É necessário levar em consideração os desempenhos e habilidades que estão envolvidos, para que o terapeuta ocupacional possa (re) organizar suas tarefas dentro de uma rotina diária, com comportamentos guiados por papéis e hábitos saudáveis, de forma a produzir resultados ocupacionais significativos para ele e, com isso, minimizar os riscos para lapsos e recaídas.

Fonte:

  1. BOSSO, R. A., 2020. Estruturação de programas de reinserção social para pessoas com transtornos por uso de substâncias. In: O Tratamento da Dependência Química: um guia de boas práticas. Rogério Adriano Bosso (org.) & Juliano Pereira dos Santos (org.). Edição. Curitiba: Appris.
  2. Ferreira, A. C. Z., Capistrano, F. C., Souza, E. B., Borba, L. O., Kalinke, L. P. & Maftum, M. A. (2015). Drug addicts treatment motivations: perception of family members. Rev Bras Enferm; 68(3): 415-22. DOI: http://dx.doi. org/10.1590/0034-7167.2015680314i.

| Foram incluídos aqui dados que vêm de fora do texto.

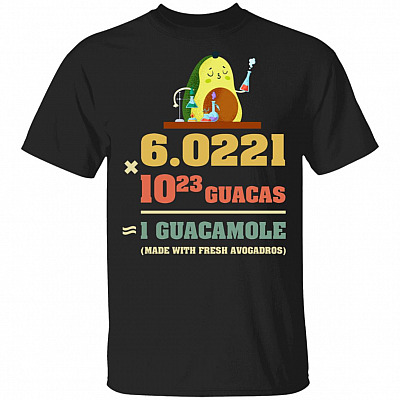 CubeBik 1 Guaca mole Made With Fresh Avogadros T-Shirt - Chemistry Joke Shirt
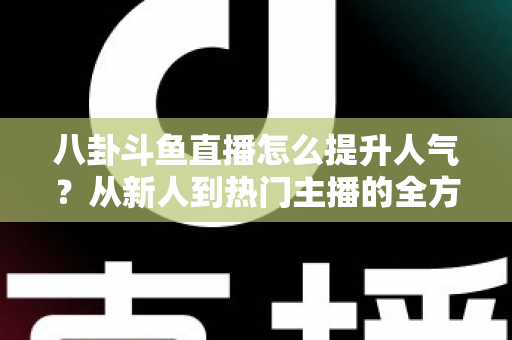 八卦斗鱼直播怎么提升人气？从新人到热门主播的全方位涨粉实战指南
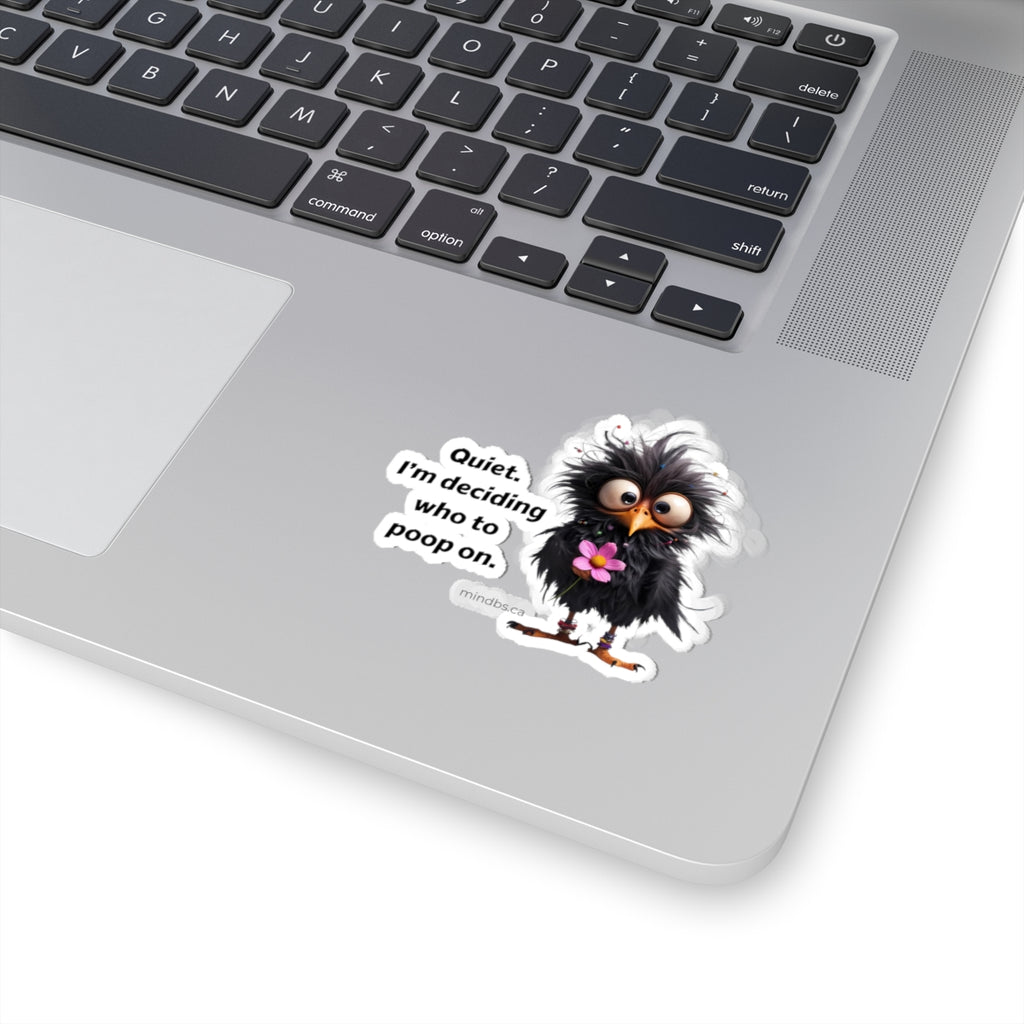 Quiet, I'm deciding who to poop on. Fun Bird Humor Kiss-Cut Stickers - Quirky Laptop Decal, Cute Gift, Office Decor, Funny Quote for Friends, School Supplies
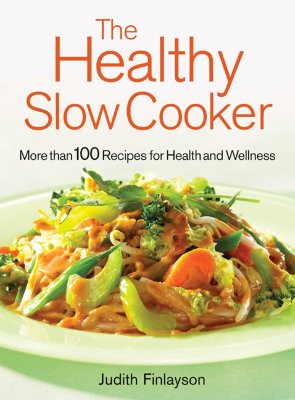 The Healthy Slow Cooker: More Than 100 Dishes for Health and Wellness ...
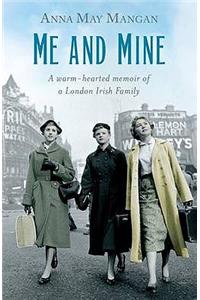 Me and Mine: A Memoir of an Irish Immigrant Family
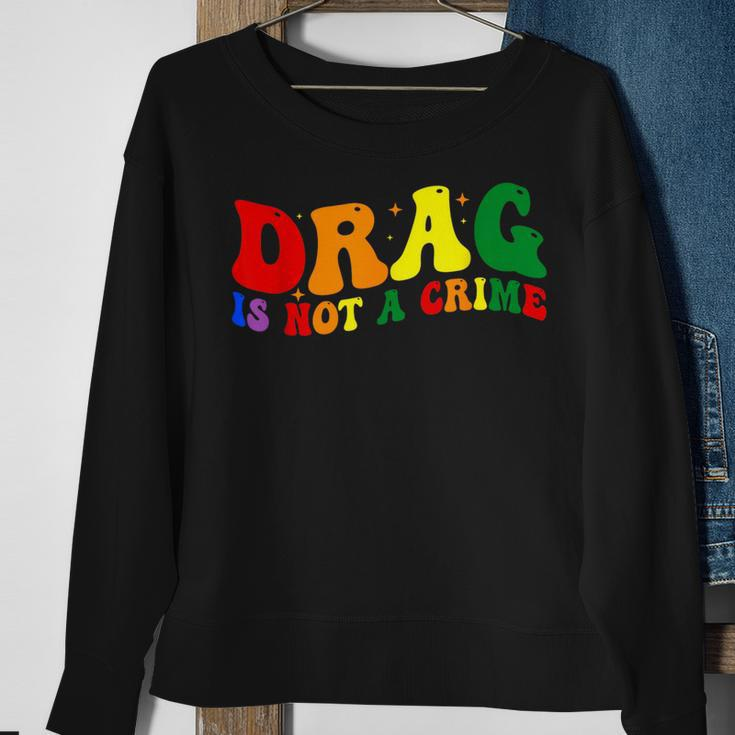 Drag Is Not A Crime Lgbt Gay Pride Equality Drag Queen Sweatshirt Gifts for Old Women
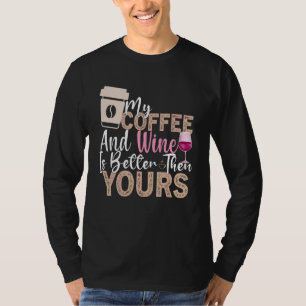 Coffee Wine Quote Barista Cool Coffee Wine 23 T-Shirt
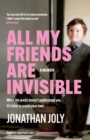 All My Friends Are Invisible - eBook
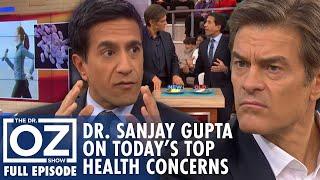 Dr. Sanjay Gupta Breaks Down Today’s Biggest Health Concerns | Dr. Oz | S | Ep | Full Episode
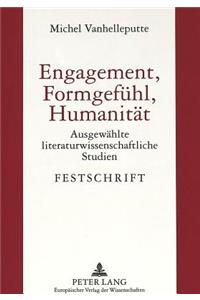 Engagement, Formgefuehl, Humanitaet
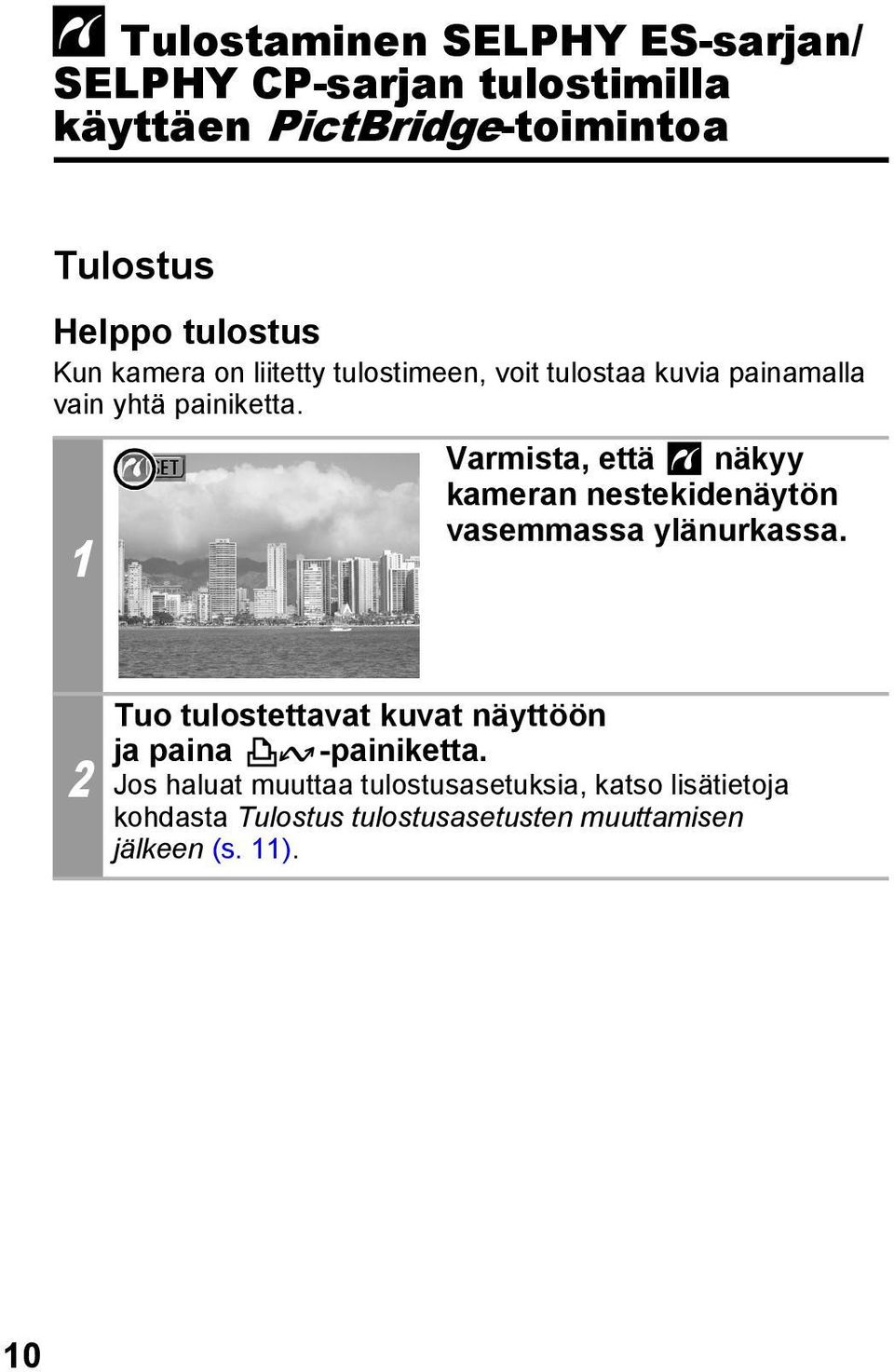 1 Varmista, että näkyy kameran nestekidenäytön vasemmassa ylänurkassa.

  3. SEREBRENIC, F.,2018. Prevenção de recaída. In: O tratamento da dependência química e as terapias cognitivo-comportamentais: um guia para terapeutas. Neide A. Zanelatto, Ronaldo Laranjeira (org.). 2. ed. –  Porto Alegre: Artmed, 2018.
  4. AOTA – AMERICAN OCCUPATIONAL THERAPY ASSOCIATION. Occupational therapy practice framework: domain and process (2nd). American Journal of Occupational Therapy, v. 62, n. 6, p. 625–683, 2015.
  5. CRUZ, D.M.C.C., 2021. O Modelo da Ocupação Humana: teoria e avaliação da participação, funcionamento e papel ocupacional. In: Terapia Ocupacional em neuropsiquiatria e saúde mental. Adriana Dias Barbosa Vizzotto (org.) & Alexandra Martini de Oliveira (org.). 1. ed. – Santana de Parnaíba (SP): Manole, 2021.